Observing a sunlike star 90 light-years from Earth, astronomers have found evidence of an extraordinary role reversal. Whereas a star usually heats a planet, a closely orbiting planet appears to be, in this case, heating its star.

ROLE REVERSAL. Illustration shows how a closely orbiting planet might heat its star. S. Erno

Observations suggest that once every 3.09 days, as it whips around a star called HD 179949, the planet generates a hot spot in the star’s atmosphere. Evgenya Shkolnik of the University of British Columbia in Vancouver and her colleagues announced the finding last week at a meeting of the American Astronomical Society in Atlanta.

The hot spot, she says, probably results from a magnetic interaction between the planet and the star. If that’s correct, the findings would constitute the first evidence that a planet beyond the solar system possesses a magnetic field. The presence of a magnetic field, in turn, could provide new information on how and where such planets form.

Spectra of the star taken by another team 4 years ago revealed that an unseen planet, nearly as massive as Jupiter, was tugging on the star from a distance just one-ninth that at which Mercury orbits our sun. Such tightly orbiting planets, nicknamed hot Jupiters, account for about 20 percent of the nearly 120 extrasolar planets identified so far (SN: 10/25/03, p. 270: Available to subscribers at Extrasolar planet gets heavier).

Theorists had predicted that hot Jupiters might heat their stars, either through a gravitational or a magnetic influence. But until now, there had been no data to support that notion.

To look for evidence of the planet’s effect on HD 179949, Shkolnik’s team used the Canada-France-Hawaii Telescope on Hawaii’s Mauna Kea to record ultraviolet light emitted by calcium ions in the star’s chromosphere, a thin layer of gas just above its visible surface. Magnetic storms on sunlike stars such as HD 179949 are known to generate hot spots, which stand out in the ultraviolet light.

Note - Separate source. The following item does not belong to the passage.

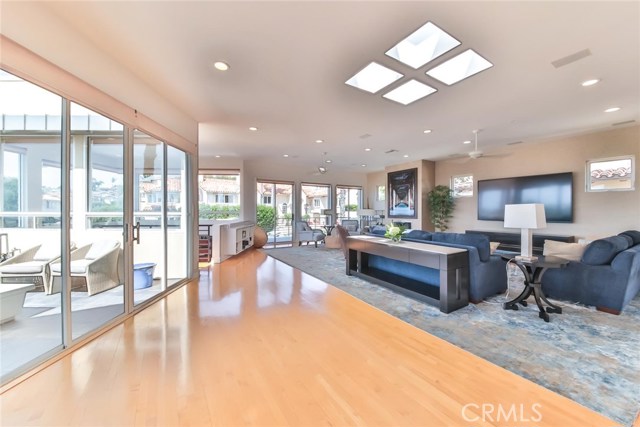 view of living room with sliding glass doors to balcony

The team found a hot spot that was a few percent brighter, on average, than would be expected if the star alone had generated it. Moreover, the observations, taken over more than a year, reveal that the hot spot moves in sync with the planet. The team also found that whenever the planet, according to its calculated orbit, was on the far side of the star, calcium emissions were lowest.

Taken together, this evidence points to a magnetic force exerted by the planet as the most plausible explanation for HD 179949’s hot spot, says Shkolnik. According to one model, the planet’s magnetic field combines with that of the star, increasing magnetic-storm activity and heating a small part of the star’s upper atmosphere.

To generate a magnetic field, a planet must have a liquid metallic core and a rapid rate of rotation. “We don’t know anything about the internal structure of [extrasolar planets], and this could give us some new constraints” on their composition, she says.

Sara Seager of the Carnegie Institution of Washington (D.C.) calls the findings “very exciting and intriguing” but says that she would like proof that the star doesn’t happen to rotate at the same rate that the planet orbits the star. If the star rotation does match the rate of the planet’s orbit, then the star itself, and not the planet, might generate the traveling hot spot.

Shkolnik says that several observational and theoretical arguments indicate that the star rotates more slowly.